> **Task to carry out**
Return verbatim the run of lines that opens with the line holding "Examining this picture, would" and closes with the last line of the records.

—————

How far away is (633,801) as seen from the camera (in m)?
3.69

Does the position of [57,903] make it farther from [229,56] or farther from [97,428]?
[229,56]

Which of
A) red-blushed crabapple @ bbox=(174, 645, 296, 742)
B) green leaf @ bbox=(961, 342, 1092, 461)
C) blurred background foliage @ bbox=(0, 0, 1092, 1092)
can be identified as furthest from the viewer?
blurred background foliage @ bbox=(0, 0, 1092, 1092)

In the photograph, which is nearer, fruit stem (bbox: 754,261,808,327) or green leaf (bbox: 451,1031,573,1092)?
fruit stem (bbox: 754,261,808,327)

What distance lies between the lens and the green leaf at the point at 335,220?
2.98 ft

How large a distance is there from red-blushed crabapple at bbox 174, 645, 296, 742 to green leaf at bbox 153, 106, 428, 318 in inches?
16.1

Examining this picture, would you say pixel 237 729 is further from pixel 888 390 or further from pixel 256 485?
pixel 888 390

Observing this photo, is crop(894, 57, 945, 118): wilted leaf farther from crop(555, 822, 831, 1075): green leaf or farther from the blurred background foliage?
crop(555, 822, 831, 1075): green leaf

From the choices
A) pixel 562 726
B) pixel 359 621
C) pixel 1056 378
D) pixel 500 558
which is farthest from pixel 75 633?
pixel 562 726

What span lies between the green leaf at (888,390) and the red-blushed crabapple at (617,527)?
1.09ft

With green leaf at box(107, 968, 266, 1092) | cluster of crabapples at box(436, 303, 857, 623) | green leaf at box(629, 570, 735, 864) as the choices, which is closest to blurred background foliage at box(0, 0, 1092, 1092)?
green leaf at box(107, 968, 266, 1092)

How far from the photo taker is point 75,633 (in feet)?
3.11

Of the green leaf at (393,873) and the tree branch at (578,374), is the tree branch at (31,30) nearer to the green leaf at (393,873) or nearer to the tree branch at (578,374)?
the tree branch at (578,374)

—————

> **Response to the exercise**
Examining this picture, would you say pixel 237 729 is further from pixel 888 390 or further from pixel 256 485?
pixel 888 390

Observing this photo, is crop(894, 57, 945, 118): wilted leaf farther from crop(555, 822, 831, 1075): green leaf or farther from the blurred background foliage?
crop(555, 822, 831, 1075): green leaf

From the choices
A) pixel 562 726
B) pixel 359 621
C) pixel 1056 378
D) pixel 500 558
which is farthest from pixel 75 633?
pixel 562 726

What span lies between the green leaf at (888,390) and the red-blushed crabapple at (617,527)?
1.09ft

With green leaf at box(107, 968, 266, 1092) | cluster of crabapples at box(436, 303, 857, 623) | green leaf at box(629, 570, 735, 864) as the choices, which is closest to blurred background foliage at box(0, 0, 1092, 1092)?
green leaf at box(107, 968, 266, 1092)

How far from the photo taker is point 75,633 (in feet)?
3.11

Of the green leaf at (393,873) and the tree branch at (578,374), is the tree branch at (31,30) nearer to the green leaf at (393,873) or nearer to the tree branch at (578,374)?
the tree branch at (578,374)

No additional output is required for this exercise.